I am sorry to say this if you have just eaten your dinner, but this week I would like to talk to you about my stomach.

I think it’s made of iron. I can eat anything, at any time, and can count on the fingers of two hands the number of times it has ever objected to the food I have given it and tried to give it back.

And yet my father had a history of stomach problems, including ulcers. Mine was obviously a gift from my mother.

An iron stomach is one of the reasons for my cavalier approach when it comes to going to the fridge, rooting around and finding something that is past its sell-by date. I believe in the Loch Ness Monster more than I believe in sell-by dates.

You might think they have something to do with how safe it is to eat the food, but I think they are costing the country millions of pounds every year because people are throwing away perfectly edible food. That’s a sin as long as there are people in the world who are starving.

In our house, hardly anything is ever thrown out. Then again, we do have the advantage of having the king of fridges.

It’s a big American-style one and wasn’t cheap, but it’s so efficient that it has paid for itself many times over. Stuff can last in there for weeks.

When some people get to my age they want to show off their hairy chests and drive around in sports cars. Not me. If you really want to be impressed, girls, pop round one evening and I’ll show you my fridge.

Even if the food is left hanging around in there for so long that even our fridge is struggling to prevent it going bad, there is still one more level of protection to save me from getting food poisoning.

It’s called a nose. Lots of people have forgotten they have one of these on the front of their faces, even though it tells us a thousand times more about whether food is safe to eat (or milk is safe to drink) than any silly sell-by date.

All you have to do is stick your nose somewhere near the food and sniff. If the smell doesn’t make your head lurch backwards and your eyes aren’t watering, cut off the mould and eat the rest.

Besides, there comes the time, when you reach a certain age, that you have to start living a bit more dangerously.

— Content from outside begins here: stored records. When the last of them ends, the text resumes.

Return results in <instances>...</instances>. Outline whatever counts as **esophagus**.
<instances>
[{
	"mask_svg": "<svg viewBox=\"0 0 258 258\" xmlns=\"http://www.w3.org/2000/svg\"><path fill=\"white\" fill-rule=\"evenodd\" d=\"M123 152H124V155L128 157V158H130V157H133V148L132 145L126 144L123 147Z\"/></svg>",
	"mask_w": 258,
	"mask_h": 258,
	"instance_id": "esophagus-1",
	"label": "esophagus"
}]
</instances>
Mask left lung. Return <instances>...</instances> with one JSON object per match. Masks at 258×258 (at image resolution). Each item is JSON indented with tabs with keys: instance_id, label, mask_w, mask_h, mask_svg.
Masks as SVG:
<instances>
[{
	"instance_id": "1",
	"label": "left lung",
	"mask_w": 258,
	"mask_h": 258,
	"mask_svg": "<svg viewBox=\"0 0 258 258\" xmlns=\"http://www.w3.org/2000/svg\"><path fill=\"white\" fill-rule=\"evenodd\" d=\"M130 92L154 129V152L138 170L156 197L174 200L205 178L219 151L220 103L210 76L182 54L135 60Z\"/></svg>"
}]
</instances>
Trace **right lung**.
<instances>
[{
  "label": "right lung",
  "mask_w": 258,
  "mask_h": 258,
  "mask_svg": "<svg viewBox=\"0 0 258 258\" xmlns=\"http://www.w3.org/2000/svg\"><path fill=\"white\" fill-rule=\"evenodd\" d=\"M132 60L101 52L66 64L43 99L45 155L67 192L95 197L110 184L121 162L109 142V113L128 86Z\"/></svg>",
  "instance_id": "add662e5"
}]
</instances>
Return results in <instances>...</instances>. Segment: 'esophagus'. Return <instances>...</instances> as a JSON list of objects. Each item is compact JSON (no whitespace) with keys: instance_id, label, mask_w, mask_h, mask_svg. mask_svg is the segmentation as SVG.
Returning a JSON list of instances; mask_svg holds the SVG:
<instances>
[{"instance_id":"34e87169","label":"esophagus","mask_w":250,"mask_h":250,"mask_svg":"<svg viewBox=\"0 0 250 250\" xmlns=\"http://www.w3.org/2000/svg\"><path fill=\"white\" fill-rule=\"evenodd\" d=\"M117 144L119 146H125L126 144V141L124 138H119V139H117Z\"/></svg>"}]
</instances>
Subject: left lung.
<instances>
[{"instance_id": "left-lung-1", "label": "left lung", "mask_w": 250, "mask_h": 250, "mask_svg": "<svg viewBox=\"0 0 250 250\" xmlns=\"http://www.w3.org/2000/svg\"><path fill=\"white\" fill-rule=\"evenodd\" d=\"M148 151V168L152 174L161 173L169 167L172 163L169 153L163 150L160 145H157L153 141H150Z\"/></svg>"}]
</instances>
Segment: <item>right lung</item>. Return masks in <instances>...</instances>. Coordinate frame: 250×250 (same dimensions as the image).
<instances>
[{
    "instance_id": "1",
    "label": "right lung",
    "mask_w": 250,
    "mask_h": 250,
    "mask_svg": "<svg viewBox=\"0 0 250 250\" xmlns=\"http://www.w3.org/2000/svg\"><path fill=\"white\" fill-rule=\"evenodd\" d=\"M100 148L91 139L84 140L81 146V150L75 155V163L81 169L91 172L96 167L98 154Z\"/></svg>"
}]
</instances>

I don’t drive fast, I wear a helmet on my bike, and you don’t see me on boats very often because I have noticed they have a tendency sink. Eating food that might look a bit dodgy is my way of adding adventure to my middle age.

But my wife says I am to tell you not to try this at home. She points out that eating potentially dodgy food could be dangerous if you have a long-term medical condition, are pregnant, very old or very young.

It’s funny that she thinks people are going to take notice of me when she doesn’t, and it’s also funny that she doesn’t think I am an expert on sell-by dates when I obviously am.

I don’t have any medical qualifications and I haven’t been on any food hygiene courses, but as she is fond of telling me herself, I am past my own sell-by date. So I should know.

It’s not the sell-by date that matters, I tell her, but ‘use-by’. So keep on checking me for smells, avoid the mould, and I’ll be as good as the day you picked me.